Unknown trends among demographic groups
The study provides a picture only at the level of the whole population for many included countries, and the analysis was unable to stratify the data by age, gender, ethnicity, socioeconomic status, or sexual orientation. These are key sociodemographic risk factors for suicide, yet by averaging across the whole population, worrying trends among certain demographic groups may have been obscured.
This is important because the pandemic may have had differential effects on mental health and suicide risk in different demographic groups, exacerbating previous inequalities across the social gradient and for ethnic and other minorities. The pandemic created a mix of protective and risk factors relating to mental health (Gunnell et al., 2020): it is likely that some groups enjoyed many of the protective factors and few of the negative, with the converse applying to those already at high risk for poor health outcomes, including suicide. Qualitative work suggests that people with pre-existing mental health problems have particularly struggled during the pandemic, perceived especially among those in ethnic minority groups (Gillard et al., 2021).
These concerns are supported by data on suicides in Maryland, USA from 1st Jan 2017 to 7th July 2020 (not included in the present study due to inclusion criteria on dates). During a two month period early in the pandemic, suicides in Maryland increased significantly in black groups and decreased significantly in white groups (Bray et al., 2021). Over the whole six months, period suicide rates fell significantly, and markedly in white groups, but were unchanged in black groups (Bray et al., 2021). This finding underscores the importance of looking at more fine-grained data in order not to miss worrying trends sub-nationally in specific populations defined by ethnicity, age, gender, or region (Pitman et al., 2012).
Implications for practice
- Continue to monitor real-time data and be alert to any increases in suicide, particularly as the pandemic’s full economic consequences emerge and financial support is withdrawn or reduced in most countries.
- Redouble our efforts to understand the pandemic’s effects on suicides in low-income and lower-middle-income countries, by supporting them to collect mortality data (both on COVID-related deaths and suicides).
- Understand what has buffered the negative impacts of COVID-19 mitigation measures on suicide rates during the pandemic’s early months, and what drives any increases should they occur.

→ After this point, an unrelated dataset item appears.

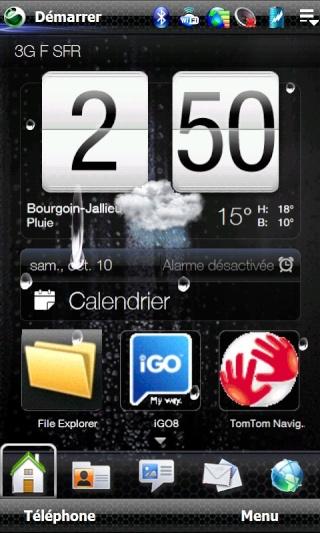 DIAMOND 2   UNIQUEMENT: poster vos fond d'ecran et vos  page d'accueil ici Screen51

A comparison of suicide trends in countries that implemented additional mental health supports and/or financial safety nets may help understand the contribution of service non-responsiveness and/or fiscal austerity.
- Countries must ensure that mental health services remain responsive, and provide appropriate financial protections, rather than becoming complaisant regarding mental health impacts.
- Recognise that suicide is not the only indicator of the negative mental health effects of the pandemic; levels of community distress are high, and we need to ensure that people are supported.
- The research community has struggled over the course of the pandemic to establish clear communication lines with the media and the policy community, and this needs to be addressed so that researchers can communicate findings on mental health impacts to governments and communities in safe, non-sensationalist ways as a means of influencing policy appropriately.
- Rises in suicide rates are not inevitable in times of national crisis, and the media should be aware of this study’s findings in tempering a tendency to sensationalism over adverse impacts (Hawton et al., 2021).
Statement of interests
Alexandra Pitman has worked with some of the authors of the primary paper on other projects and works clinically for the Camden and Islington NHS Foundation Trust, but had no involvement in this study.